Zugleich prüfte die HafenCity Hamburg GmbH im Rahmen einer ingenieurstechnischen Studie im Januar 2020 einen möglichen (Teil-) Erhalt der historischen Dachkonstruktion. Die Untersuchung ergab, dass die aus den 1960er Jahren stammende Tragkonstruktion in erheblichem Maße baufällig und schadstoffbelastet ist und daher nicht erhalten werden kann. Auch die einzelnen Träger entsprechen nicht mehr den heutigen statischen Anforderungen und sind nicht dafür geeignet, in die neue Dachkonstruktion integriert zu werden. Moderne Photovoltaikanlagen könnten von den alten Bauteilen nicht getragen werden.  Darüber hinaus ergab eine städtebauliche Überprüfung der Situation, dass die Lage des historischen Dachs (circa 100 Meter von der Kaikante des Moldauhafens entfernt) sehr ungünstig inmitten des heutigen Planungsgebiets liegt.

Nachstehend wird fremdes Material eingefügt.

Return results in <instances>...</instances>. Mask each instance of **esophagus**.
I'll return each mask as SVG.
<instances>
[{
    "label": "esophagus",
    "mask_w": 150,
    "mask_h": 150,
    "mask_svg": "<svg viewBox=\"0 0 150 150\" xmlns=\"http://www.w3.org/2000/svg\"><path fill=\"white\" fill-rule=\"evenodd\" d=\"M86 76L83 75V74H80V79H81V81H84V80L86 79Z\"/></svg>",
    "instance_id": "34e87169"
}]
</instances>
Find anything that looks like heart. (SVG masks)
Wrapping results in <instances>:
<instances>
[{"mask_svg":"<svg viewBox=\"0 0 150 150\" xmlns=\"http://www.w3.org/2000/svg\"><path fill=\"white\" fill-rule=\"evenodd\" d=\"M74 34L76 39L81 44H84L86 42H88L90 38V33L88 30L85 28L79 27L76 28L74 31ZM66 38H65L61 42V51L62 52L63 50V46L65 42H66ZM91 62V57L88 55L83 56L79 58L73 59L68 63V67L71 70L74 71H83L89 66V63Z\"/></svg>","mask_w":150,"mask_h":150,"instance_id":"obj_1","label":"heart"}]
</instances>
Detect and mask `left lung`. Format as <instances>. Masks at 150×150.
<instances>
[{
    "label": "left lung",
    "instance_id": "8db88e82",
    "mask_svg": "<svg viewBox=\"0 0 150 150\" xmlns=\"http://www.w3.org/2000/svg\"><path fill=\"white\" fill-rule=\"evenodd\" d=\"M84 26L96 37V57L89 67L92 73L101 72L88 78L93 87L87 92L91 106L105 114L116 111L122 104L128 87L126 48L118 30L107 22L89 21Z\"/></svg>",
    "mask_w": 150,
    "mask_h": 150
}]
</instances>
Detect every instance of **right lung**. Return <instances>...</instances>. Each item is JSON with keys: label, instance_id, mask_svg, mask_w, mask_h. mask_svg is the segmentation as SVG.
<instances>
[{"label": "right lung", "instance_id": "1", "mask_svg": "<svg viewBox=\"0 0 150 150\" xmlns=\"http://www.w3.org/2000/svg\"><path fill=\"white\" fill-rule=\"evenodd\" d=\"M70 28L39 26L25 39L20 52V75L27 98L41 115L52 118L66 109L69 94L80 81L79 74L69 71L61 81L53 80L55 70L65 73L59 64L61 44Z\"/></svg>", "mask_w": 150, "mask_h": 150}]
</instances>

Die Realisierung des großen Parks und der angrenzenden großzügigen Wohninseln wären bei einem Erhalt des Dachs an der historischen Stelle nicht möglich gewesen. Da das umliegende Gelände nach dem Warftprinzip im Vergleich zu den heutigen Flächen um rund fünf Meter angehoben wird, um den notwendigen Hochwasserschutz zu erhalten, hätten die Stützen des alten Dachs quasi „eingegraben“ werden müssen. Die Fläche unter dem Dach wäre dann für viele Zwecke zu niedrig gewesen.

Prof. Jürgen Bruns-Berentelg, Vorsitzender der Geschäftsführung der HafenCity Hamburg GmbH: „Der Beginn der Abbruchmaßnahmen und Flächenfreimachung ist ein wichtiges Symbol für den Aufbruch nach vier Jahren intensiver Vorbereitung mit Planung und Beteiligung, und das zuletzt unter den erschwerten Corona-Bedingungen. Jetzt werden die Voraussetzungen für eine erfolgreiche Stadtteilentwicklung auf der Südseite der Norderelbe geschaffen, rechtzeitig, um dadurch auch Innovationsimpulse für Hamburgs Stadt- und Wirtschaftsentwicklung zu setzen.“

Im Laufe der sich an den Wettbewerb anschließenden Funktions- und Freiraumplanung wurde das Quartier Moldauhafen weiter gedacht und optimiert: Die Wohninseln sind im Vergleich zum vorherigen Entwurf jetzt großzügiger gestaltet, der Park wird in seiner imposanten Größe an den Moldauhafen gerückt. Das neue Dach wird rund 180 Meter lang sein, erhält ein nutzbares Warftgeschoss und eine Dachfläche mit Photovoltaikanlagen. In direkter Verlängerung der neuen Veddeler Brücke bildet die Dachkonstruktion als städtebauliches Zeichen einen eindrucksvollen Eingang zum Stadtteil. Mit vielfältigen gewerblichen und nachbarschaftlichen Nutzungen, die noch näher zu definieren sind, kann das Dach außerdem zu einem wichtigen sozialen Kristallisationspunkt der Nachbarschaft zur Veddel werden.